> _Request A_: According to the thread on lazy buddy merging below, why is stress-highalloc no longer as useful as it once was?

> _Text provided_:

I always wondered how systems are making use of THP.
After all, when system has been runing a while(days or months), file
cache should consumed a lot of memory and high order pages will become
more and more scare. If order9 page can't be reliably allocated, will
workload rely on it?
Just a thought.
THP is of course pretty neat that it reduced TLB cost, needs fewer page
table etc. I just wondered if people really rely on it, or using it
after their system has been up for a long time.
> > > compaction. Lazy merging doesn't say anything about the mobility of
> > > buddy pages that are still allocated.
> >
> > True.
> > I was thinking if compactions isn't enabled, we probably shouldn't
> > enable this lazy buddy merging feature as it would make high order
> > allocation success rate dropping a lot.
> >
>
> It probably is lower as reclaim is not that aggressive. Add a comment
> with an explanation as to why it's compaction-specific.
>
> > I probably should have mentioned clearly somewhere in the changelog that
> > the function of merging those unmerged order0 pages are embedded in
> > compaction code, in function isolate_migratepages_block() when isolate
> > candidates are scanned.
> >
>
> Yes, but note that the concept is still problematic.
> isolate_migratepages_block is not guaranteed to find a pageblock with
> unmerged buddies in it. If there are pageblocks towards the end of the
> zone with unmerged pages, they may never be found. This will be very hard
> to detect at runtime because it's heavily dependant on the exact state
> of the system.
Quite true.
The intent here though, is not to have compaction merge back all
unmerged pages, but did the merge for these unmerged pages in a
piggyback way, i.e. since isolate_migratepages_block() is doing the
scan, why don't we let it handle these unmerged pages when it meets
them?
If for some reason isolate_migratepages_block() didn't meet a single
unmerged page before compaction succeed, we probably do not need worry
much yet since compaction succeeded anyway.
> > >
> > > When lazy buddy merging was last examined years ago, a consequence was
> > > that high-order allocation success rates were reduced. I see you do the
> >
> > I tried mmtests/stress-highalloc on one desktop and didn't see
> > high-order allocation success rate dropping as shown in patch0's
> > changelog. But it could be that I didn't test enough machines or using
> > other test cases? Any suggestions on how to uncover this problem?
> >
>
> stress-highalloc is nowhere near as useful as it used to be
> unfortunately. It was built at a time when 4G machines were unusual.
> config-global-dhp__workload_thpscale can be sometimes useful but it's
Will take a look at this, thanks for the pointer.
> variable. There is not a good modern example of detecting allocation success
> rates of highly fragmented systems at the moment which is a real pity.
>
> > > merging when compaction has been recently considered but I don't see how
> > > that is sufficient. If a high-order allocation fails, there is no
> > > guarantee that compaction will find those unmerged buddies. There is
> >
> > Any unmerged buddies will have page->buddy_merge_skipped set and during
> > compaction, when isolate_migratepages_block() iterates pages to find
> > isolate candidates, it will find these unmerged pages and will do_merge()

> _Request B_: Tally the lines in the records below that contain the string "photograph", treating case as significant, and reply with the number alone.

> _Given data_:

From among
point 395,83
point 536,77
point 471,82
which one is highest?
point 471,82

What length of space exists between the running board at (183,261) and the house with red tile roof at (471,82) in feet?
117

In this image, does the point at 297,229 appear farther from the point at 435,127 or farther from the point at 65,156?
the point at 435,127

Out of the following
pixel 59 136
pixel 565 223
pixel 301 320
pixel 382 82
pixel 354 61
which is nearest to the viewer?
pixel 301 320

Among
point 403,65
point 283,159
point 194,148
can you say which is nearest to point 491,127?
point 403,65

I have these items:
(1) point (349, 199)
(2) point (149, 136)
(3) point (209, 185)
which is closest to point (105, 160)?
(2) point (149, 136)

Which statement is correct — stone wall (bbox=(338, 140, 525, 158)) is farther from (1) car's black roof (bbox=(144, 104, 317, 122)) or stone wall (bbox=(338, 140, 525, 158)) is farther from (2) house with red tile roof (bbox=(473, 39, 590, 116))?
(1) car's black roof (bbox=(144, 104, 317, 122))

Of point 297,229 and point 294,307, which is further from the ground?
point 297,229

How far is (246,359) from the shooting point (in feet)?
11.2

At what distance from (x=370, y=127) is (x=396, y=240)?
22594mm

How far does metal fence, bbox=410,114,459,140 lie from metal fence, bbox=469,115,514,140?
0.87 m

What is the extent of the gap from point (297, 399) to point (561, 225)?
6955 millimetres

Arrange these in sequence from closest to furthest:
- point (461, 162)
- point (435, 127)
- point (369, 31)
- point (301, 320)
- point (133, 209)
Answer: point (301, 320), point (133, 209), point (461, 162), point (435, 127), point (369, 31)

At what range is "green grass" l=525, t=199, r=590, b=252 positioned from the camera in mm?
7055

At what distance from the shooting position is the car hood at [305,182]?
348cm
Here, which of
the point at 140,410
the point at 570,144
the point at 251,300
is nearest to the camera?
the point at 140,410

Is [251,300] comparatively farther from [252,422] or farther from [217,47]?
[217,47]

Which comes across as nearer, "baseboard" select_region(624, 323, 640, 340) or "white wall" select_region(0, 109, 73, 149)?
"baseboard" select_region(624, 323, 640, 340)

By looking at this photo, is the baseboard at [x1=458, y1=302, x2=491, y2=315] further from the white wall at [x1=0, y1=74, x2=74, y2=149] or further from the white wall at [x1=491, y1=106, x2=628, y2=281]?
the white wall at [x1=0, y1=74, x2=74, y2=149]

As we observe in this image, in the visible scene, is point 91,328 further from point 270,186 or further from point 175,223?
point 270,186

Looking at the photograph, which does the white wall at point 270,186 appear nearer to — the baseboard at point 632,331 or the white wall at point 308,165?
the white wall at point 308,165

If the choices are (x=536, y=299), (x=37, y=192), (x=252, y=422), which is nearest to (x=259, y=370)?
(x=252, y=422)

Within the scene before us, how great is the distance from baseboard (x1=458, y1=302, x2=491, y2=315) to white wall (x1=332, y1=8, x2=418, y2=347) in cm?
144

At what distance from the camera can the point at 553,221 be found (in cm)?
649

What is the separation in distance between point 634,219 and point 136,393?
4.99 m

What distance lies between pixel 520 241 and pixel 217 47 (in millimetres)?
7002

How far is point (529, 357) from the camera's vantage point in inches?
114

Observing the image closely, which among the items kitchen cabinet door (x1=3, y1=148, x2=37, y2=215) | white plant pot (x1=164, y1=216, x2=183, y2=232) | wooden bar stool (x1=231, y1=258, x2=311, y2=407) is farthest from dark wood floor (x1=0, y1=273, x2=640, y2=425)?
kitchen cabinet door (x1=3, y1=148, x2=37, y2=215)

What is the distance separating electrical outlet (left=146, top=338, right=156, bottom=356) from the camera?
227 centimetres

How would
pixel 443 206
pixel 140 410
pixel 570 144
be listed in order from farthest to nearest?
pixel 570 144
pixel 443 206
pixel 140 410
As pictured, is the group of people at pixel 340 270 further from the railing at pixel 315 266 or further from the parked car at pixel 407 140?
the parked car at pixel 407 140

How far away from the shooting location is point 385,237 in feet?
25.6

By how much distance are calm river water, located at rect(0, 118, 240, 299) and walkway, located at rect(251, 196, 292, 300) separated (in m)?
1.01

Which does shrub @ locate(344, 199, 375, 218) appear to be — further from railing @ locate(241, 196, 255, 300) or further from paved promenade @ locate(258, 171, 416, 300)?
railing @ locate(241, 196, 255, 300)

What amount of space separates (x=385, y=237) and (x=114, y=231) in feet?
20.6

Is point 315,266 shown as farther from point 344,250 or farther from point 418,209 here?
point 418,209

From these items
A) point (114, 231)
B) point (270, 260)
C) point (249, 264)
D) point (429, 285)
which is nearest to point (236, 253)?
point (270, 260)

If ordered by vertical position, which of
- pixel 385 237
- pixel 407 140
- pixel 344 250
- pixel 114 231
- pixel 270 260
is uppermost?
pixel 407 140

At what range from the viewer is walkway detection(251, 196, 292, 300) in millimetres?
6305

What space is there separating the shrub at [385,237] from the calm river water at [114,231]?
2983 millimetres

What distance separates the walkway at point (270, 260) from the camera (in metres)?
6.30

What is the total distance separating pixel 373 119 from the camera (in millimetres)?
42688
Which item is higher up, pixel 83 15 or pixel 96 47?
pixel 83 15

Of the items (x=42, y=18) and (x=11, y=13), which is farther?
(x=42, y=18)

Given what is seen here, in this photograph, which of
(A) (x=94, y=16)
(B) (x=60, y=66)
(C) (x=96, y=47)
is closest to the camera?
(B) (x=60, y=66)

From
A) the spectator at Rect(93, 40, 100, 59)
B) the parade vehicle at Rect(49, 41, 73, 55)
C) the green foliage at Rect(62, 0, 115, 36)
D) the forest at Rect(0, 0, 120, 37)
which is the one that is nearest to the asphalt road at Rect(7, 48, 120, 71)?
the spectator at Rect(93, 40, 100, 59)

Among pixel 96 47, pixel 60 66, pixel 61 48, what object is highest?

> _Final answer A_: It was built at a time when 4G machines were unusual.

> _Final answer B_: 2